Naturalmente, ambos são políticos e, como tal, há objectivos políticos expressos no exercício do mandato presidencial. Soares geriu os seus dois mandatos na relação de forças com o seu último grande adversário político, Cavaco Silva. Primeiro para ganhar o seu apoio, depois para tentar contribuir para a sua queda. O que Marcelo mostrou, até agora, foi o objectivo político claro de não deixar dúvidas de que não será pela sua acção que o Governo se pode queixar de falhar. Pelo contrário: às vezes, até exagera na forma como anda com António Costa ao colo. E vai condicionando o PS a apoiar a sua recandidatura.

É, além disso, clara a diferença de personalidade e de estatuto entre ambos. Soares era de outra geração. Moldado em outro aço. Quando foi o 25 de Abril, raiava os 50 anos. Possuía um currículo de figura política de primeiro plano. Era já um líder. Nascera e vivera politicamente num outro Portugal, num Portugal do antigo regime, em que a estratificação social e as relações sociais eram radicalmente diversas das de hoje.

Daí que a relação que estabelecia com o povo — como então se chamava ao que hoje se chama pessoas — fosse sempre a de um "grande Senhor". Era recebido pelo povo com um respeito antigo, venerando e admirador. Comportava-se com altivez, embora soubesse "descer", escutar e falar com o povo — como só vi, ainda que com outra dimensão, em Krus Abecasis. Mas o povo nunca deixava de o ver como um "grande Senhor", mesmo quando o contestava. Muito longe da relação de "afectos" que Marcelo escolheu estabelecer com a população.

Marcelo comporta-se e é aceite como um companheiro. É visto e está perante os outros como um igual. Contribui para essa proximidade, não só o novo mundo e o novo Portugal em que vivemos, mas também a vivência do cristianismo que lhe é peculiar.

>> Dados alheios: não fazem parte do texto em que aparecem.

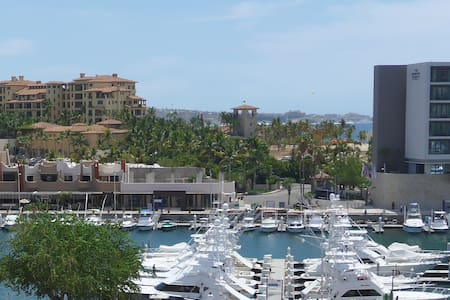 Great location with a wonderful view of the Marina - Condominio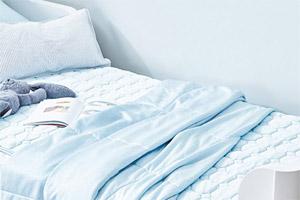 炎炎夏日 舒适清凉的床上用品少不了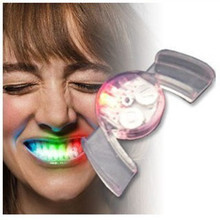 1pc Creative LED Light Silicone Flashing Brace Mouth Funny Light-up Toys for Party Carnival Halloween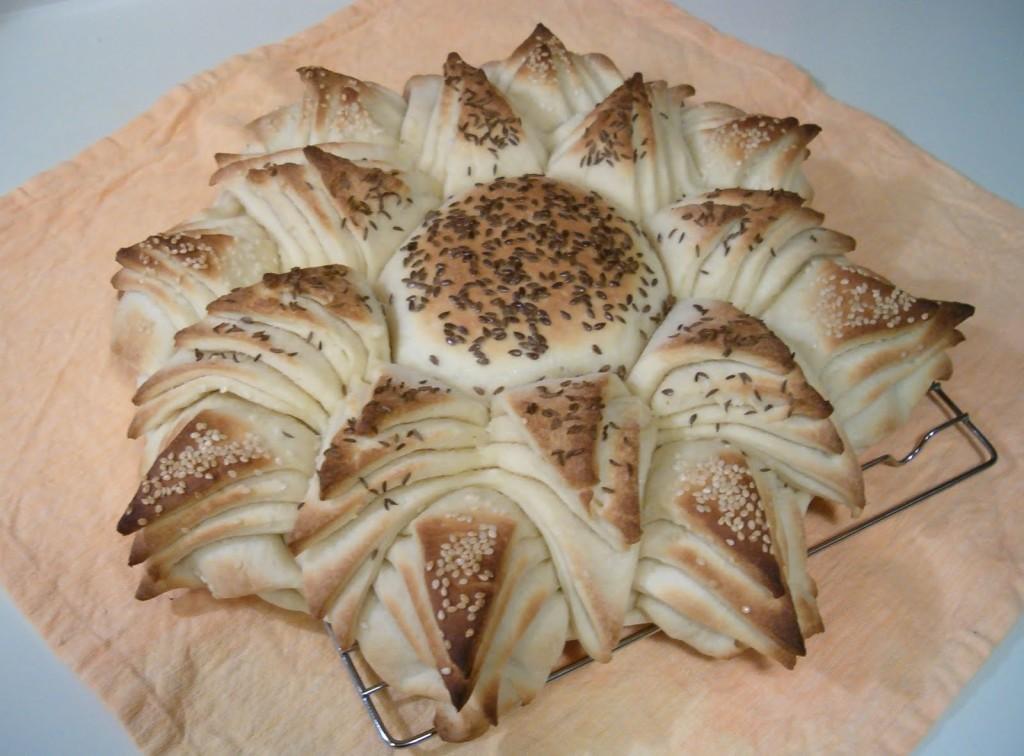 aycicek-seklinde-ekmek-yapma-tarifi-1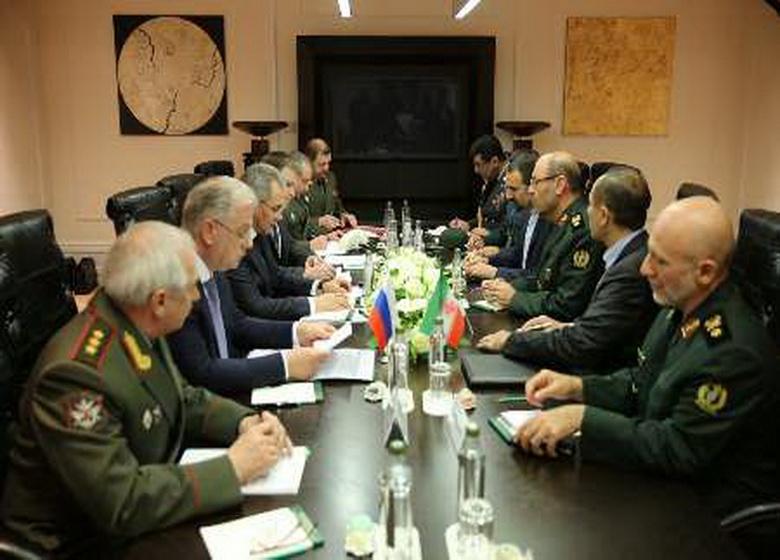 وزیران دفاع ایران و روسیه بر حفظ حاکمیت ملی و یکپارچگی سوریه تاکید کردند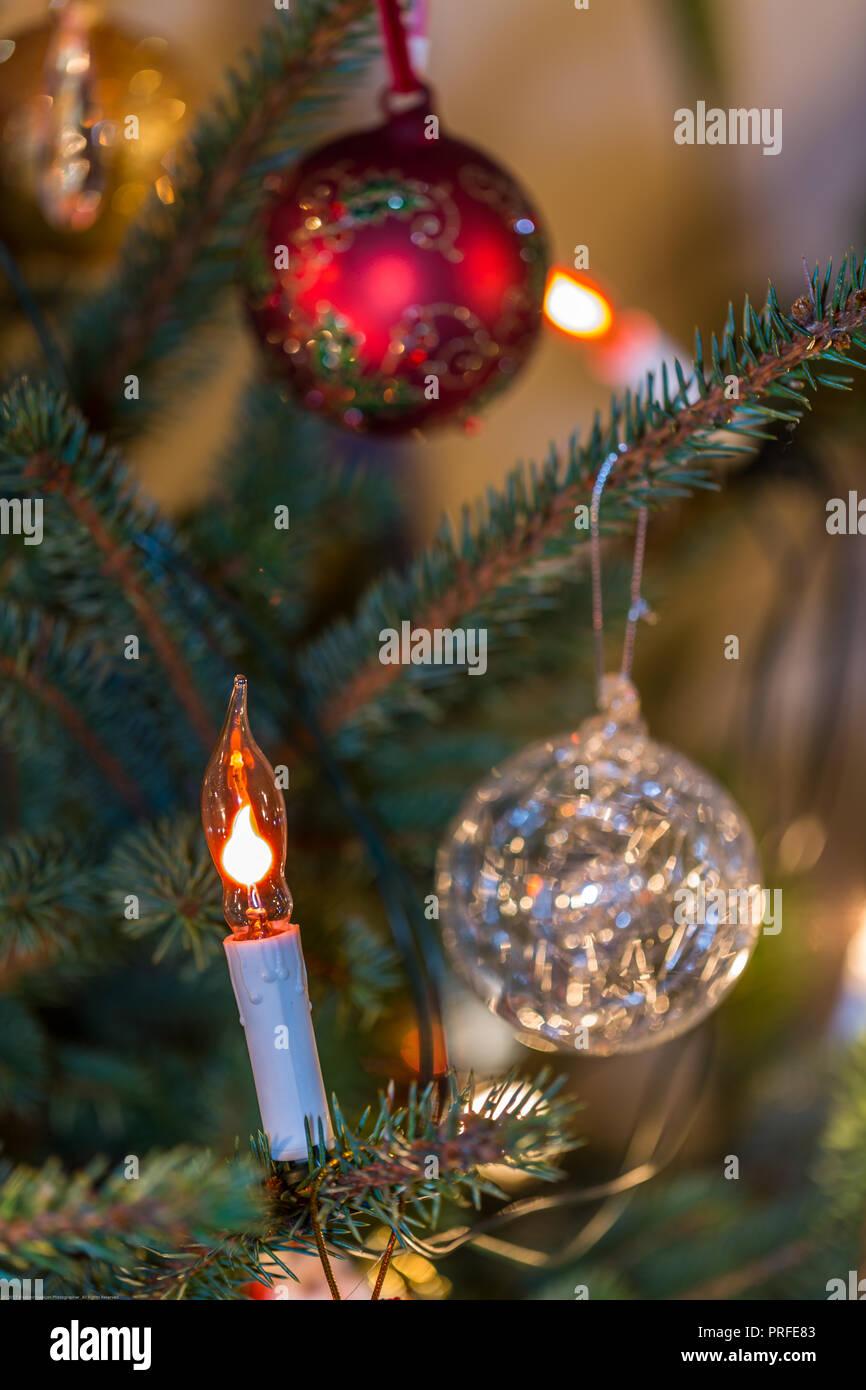 440ff6b0fa4 Navidad velas eléctricas y chucherías en la rama de abeto y luces  antecedentes Imagen De Stock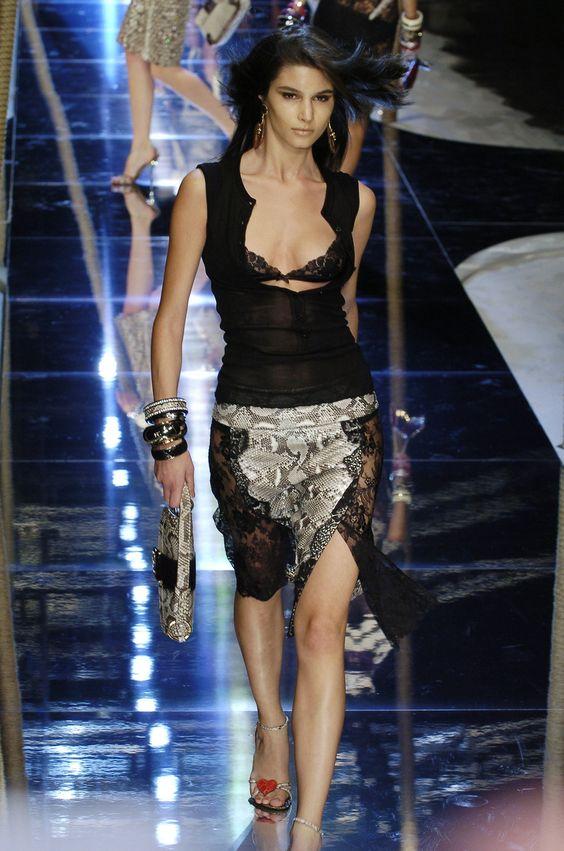 Dolce & Gabbana - Milan Spring 2005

Determinante, porém, na relação que estabelece com as pessoas é o facto de ter sido eleito Presidente enquanto celebridade da sociedade-espectáculo. Mais do que pelo seu percurso político, que está apenas na memória de alguns, Marcelo é a celebridade televisiva que todos tiveram perto de si, semanalmente, através da TV. É um político de uma nova era. É o Presidente-celebridade.